Frail Bodies, Strong Singers at Any Age

These days you rarely hear singers who sing with true VOCAL FREEDOM in the commercial arena. Instead you hear singers who blast and push and force their voices for years until they have finally done so much damage to their voices they are forced into retirement, never to return to the stage.

This is not so with singers who studied carefully to achieve VOCAL FREEDOM in the Bel Canto way of singing. When asked to sing publicly years after their retirement from professional life in their frail and elder years they can sing yet with great majesty and expressiveness. Their health may be leaving them, but their ability to sing comes from their depth of spirit, which is as strong as ever!

My associate teacher in the Bel Canto House School of Singing Edwin Williamson had the great honor of visiting Anna-Lisa Bjorling, the widow of Jussi Bjorling, at her home in the year 1994. She showed him the room which Jussi kept aside for his singing, which contained the various regalia, medals, certificates and other mementos that been awarded to him by the presidents and royalty in the countries where he had performed, and she told him of her memories of singing together with Jussi.

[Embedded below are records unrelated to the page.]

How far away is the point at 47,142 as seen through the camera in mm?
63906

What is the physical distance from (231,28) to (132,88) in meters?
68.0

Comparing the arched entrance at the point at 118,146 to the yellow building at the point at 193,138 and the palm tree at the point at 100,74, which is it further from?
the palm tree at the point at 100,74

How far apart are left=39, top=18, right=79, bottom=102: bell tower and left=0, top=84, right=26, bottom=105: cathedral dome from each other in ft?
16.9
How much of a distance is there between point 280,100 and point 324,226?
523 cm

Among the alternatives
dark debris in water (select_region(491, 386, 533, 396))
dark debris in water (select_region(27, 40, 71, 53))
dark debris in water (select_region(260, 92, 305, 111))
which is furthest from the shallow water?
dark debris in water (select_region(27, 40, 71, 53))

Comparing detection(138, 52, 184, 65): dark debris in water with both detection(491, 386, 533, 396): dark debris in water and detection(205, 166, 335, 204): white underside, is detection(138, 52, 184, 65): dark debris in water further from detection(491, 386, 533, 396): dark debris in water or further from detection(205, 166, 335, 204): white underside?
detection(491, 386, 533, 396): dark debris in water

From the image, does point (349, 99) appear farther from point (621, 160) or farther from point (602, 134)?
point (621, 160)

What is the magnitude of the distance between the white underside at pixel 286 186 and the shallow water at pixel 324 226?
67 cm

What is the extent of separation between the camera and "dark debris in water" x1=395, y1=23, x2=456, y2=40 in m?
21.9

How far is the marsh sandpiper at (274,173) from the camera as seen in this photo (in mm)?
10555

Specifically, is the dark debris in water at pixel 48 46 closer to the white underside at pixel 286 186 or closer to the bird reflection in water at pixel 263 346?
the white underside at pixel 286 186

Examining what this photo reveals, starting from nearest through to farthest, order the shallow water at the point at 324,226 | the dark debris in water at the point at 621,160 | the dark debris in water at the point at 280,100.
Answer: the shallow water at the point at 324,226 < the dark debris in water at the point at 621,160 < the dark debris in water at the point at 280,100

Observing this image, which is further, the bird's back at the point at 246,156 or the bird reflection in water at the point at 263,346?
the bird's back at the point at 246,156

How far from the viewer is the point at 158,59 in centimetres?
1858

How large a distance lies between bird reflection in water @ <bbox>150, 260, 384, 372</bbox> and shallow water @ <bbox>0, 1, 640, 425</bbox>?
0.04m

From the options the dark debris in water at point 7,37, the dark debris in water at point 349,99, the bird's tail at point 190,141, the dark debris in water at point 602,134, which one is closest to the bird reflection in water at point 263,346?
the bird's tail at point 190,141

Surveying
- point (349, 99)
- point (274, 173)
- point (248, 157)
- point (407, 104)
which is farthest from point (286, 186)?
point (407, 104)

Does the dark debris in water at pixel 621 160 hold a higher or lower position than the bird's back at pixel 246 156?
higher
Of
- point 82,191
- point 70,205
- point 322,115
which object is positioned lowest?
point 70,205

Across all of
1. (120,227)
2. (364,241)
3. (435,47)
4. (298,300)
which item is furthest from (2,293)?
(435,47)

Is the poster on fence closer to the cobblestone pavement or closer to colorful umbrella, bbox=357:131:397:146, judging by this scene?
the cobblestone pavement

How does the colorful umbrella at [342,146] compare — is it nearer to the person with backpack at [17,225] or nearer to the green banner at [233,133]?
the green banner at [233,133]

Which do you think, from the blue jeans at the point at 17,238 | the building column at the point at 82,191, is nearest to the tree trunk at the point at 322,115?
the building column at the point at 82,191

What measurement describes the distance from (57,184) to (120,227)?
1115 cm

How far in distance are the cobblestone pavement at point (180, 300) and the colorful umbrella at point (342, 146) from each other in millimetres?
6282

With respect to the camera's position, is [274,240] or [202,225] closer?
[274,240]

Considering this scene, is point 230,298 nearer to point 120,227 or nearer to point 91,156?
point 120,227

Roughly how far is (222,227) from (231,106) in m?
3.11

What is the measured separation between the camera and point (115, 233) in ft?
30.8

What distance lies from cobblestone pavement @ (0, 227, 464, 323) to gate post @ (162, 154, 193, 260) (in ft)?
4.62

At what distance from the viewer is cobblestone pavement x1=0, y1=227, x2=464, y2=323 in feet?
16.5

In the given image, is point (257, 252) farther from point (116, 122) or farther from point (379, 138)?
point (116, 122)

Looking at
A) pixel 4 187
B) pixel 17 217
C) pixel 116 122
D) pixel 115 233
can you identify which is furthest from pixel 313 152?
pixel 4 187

Then Edwin asked Mrs. Anna-Lisa Bjorling to sing for him. At first she was reluctant, saying "Oh, it’s been such a long time since I have sung..." But Edwin began to sing Puccini’s "O mio babino, caro" and she instantly joined in with him. Edwin is a witness to the fact that she sang perfectly well even though she had long since retired. This is an experience that Edwin will fondly carry in his memory for the rest of his life.

Another great Bel Canto singer named Tito Schipa made his operatic debut in Vercelli, Italy in 1909 at age twenty. He had an impressive career singing all over the world including the Met in New York City and in several films. He sang professionally for fifty-five years. Even in his seventies he was able to fill the great opera arenas with his tenor voice which was always subtle, light and fully expressive. The last concert he gave was in 1962 in New York. The critics at that concert gave wonderful accounts of his performance. Recordings of that concert are still in publication, and I recommend to you to get a copy and hear it for yourself.

The Croatian-born soprano Zinka Milanov enjoyed a certain degree of fame and success in her younger years, though her voice tended to be somewhat shrill. However, she did not fully come to maturity in her singing voice until she was in her forties. Her later work is a clear example of true VOCAL FREEDOM, and her wonderful interpretations of Verdi and Puccini roles earned her a place in history as one of the best dramatic sopranos of her day.

When she retired from The Met in 1966, Milanov took up teaching on a full-time basis. In an interview with Etude magazine in the early 1940's she said: "I love to sing for my students. I love to demonstrate for them." (She used her own voice when she taught– not the piano.) She also said that she loved to sing for her plants and her flowers. When asked what makes a singer great, she answered: "Those who work hardest at their art."